Les pays un peu boisés sont moins exposés au pillage. Ce ne sont point de ces magnifiques forêts, si puissantes de végétation, comme dans les déserts du Brésil, mais des arbres serrés, des caroubiers aux branches épineuses et entrelacées, à travers lesquelles l’Indien n’ose guère s’aventurer, par la raison très simple que les troupeaux y sont disséminés, et difficiles à rassembler ; et puis d’ailleurs, une partie de la troupe pourrait s’égarer : revenir par la même route, ce serait se risquer à tomber dans une embuscade, et les fantassins auraient un avantage immense sur des cavaliers dépourvus d’armes à feu ; se frayer une nouvelle route retarderait beaucoup la retraite.

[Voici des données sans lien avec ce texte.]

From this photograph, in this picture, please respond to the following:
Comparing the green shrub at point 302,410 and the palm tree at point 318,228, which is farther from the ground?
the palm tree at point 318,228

Nous avons vu les Indiens passer outre, si on leur résiste. Dans la province de Buenos-Ayres, la poste de Lima, près du village d’Arrecifé, est défendue par une petite muraille très basse, garnie, vers la partie qui regarde le désert, d’une pièce de canon : la plupart des habitations moins importantes sont protégées par une haie de cactus ; aux Alchîras, dans la province de San Luis, les habitans, harcelés par des incursions continuelles, se sont réunis au nombre de vingt à trente familles, et ce village a été entouré d’un rempart de terre, haut de quatre pieds, sur lequel sont rangés quelques vieux fusils évasés en forme de tromblons, montés sur des pivots : c’est là un fort.

Mais attaqués chez eux, ou poursuivis par une armée, les sauvages deviennent terribles ; ils savent qu’il n’y a point de quartier pour eux. Vers le mois de février 1833, cette même horde vagabonde, mise en déroute par trois hommes déterminés, à la porte du Lobaton, combattit vaillamment l’armée de Cordova, forte au moins de cinq cents soldats, mais la plupart miliciens levés à la hâte, peu habitués à se battre hors de leur pays. L’action se passa au pied du Morro, haute montagne en pain de sucre, hérissée de rochers, trouée de cavernes ; c’est la dernière cime de la Sierra de Cordova du côté du sud. Les gauchos racontent des histoires merveilleuses sur cette montagne, qui ne manque jamais de se mettre en colère à l’apparition des Indiens ou même d’un étranger.